CREVE COEUR, Mo. -- A St. Louis woman believes her recovery from cancer was a miracle, and now the Vatican will have the chance to decide if the cure can be attributed to a French priest, who's in line for possible canonization.
Rachel Lozano said she attributes her recovery to the French priest Blessed William Joseph Chaminade, who lived from 1761 to 1850. If Rome considers her case a miracle, the pope could one day canonize Chaminade as a saint.
About 3,000 pages of testimony generated by the St. Louis Archdiocese investigative tri-bunal will be sent to Rome, where the Vatican's Congregation for the Causes of Saints will examine the evidence.
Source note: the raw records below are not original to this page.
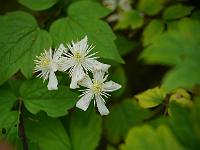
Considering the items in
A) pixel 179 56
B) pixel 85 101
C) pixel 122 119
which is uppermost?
pixel 179 56

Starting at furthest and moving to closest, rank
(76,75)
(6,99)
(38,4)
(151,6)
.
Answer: (151,6), (38,4), (6,99), (76,75)

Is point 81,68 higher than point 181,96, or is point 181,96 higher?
point 81,68

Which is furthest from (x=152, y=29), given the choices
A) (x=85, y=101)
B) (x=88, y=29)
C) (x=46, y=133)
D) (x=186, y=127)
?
(x=186, y=127)

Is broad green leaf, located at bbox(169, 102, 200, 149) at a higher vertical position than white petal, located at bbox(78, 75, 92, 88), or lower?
higher

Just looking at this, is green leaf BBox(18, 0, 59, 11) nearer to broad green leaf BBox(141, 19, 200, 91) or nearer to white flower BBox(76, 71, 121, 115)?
white flower BBox(76, 71, 121, 115)

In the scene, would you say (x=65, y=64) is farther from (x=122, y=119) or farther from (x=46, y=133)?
(x=122, y=119)

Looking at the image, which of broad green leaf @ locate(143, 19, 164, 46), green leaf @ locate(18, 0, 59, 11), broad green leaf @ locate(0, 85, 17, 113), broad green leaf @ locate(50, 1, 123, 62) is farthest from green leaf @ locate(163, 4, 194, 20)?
broad green leaf @ locate(0, 85, 17, 113)

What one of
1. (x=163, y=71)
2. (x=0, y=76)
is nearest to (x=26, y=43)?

Chaminade's intercession is credited with one miracle, the curing of an Argentine woman's lung cancer in 1991. The Vatican deemed that a miracle in 1998. Based on that miracle, Pope John Paul II in 2000 beatified Chaminade, which is a step toward canonization.
Lozano attended Chaminade's beatification in Rome while she was ill, and says that was the foundation of her miraculous recovery.
Lozano had survived several bouts with cancer, and underwent a stem cell transplant, but in 2002, doctors found a tumor growing near her heart, lungs and spine.
Doctors said surgery would kill her, but so would the cancer. No one had survived a recurrence of this cancer after a stem-cell transplant.
But she lived, and scans showed her tumor wasn't growing as expected and was eventually found to be dead.
The Marianists order of Catholic brothers and priests presented Lozano's story to the archdiocese as a miracle attributable to Chaminade, the order's founder.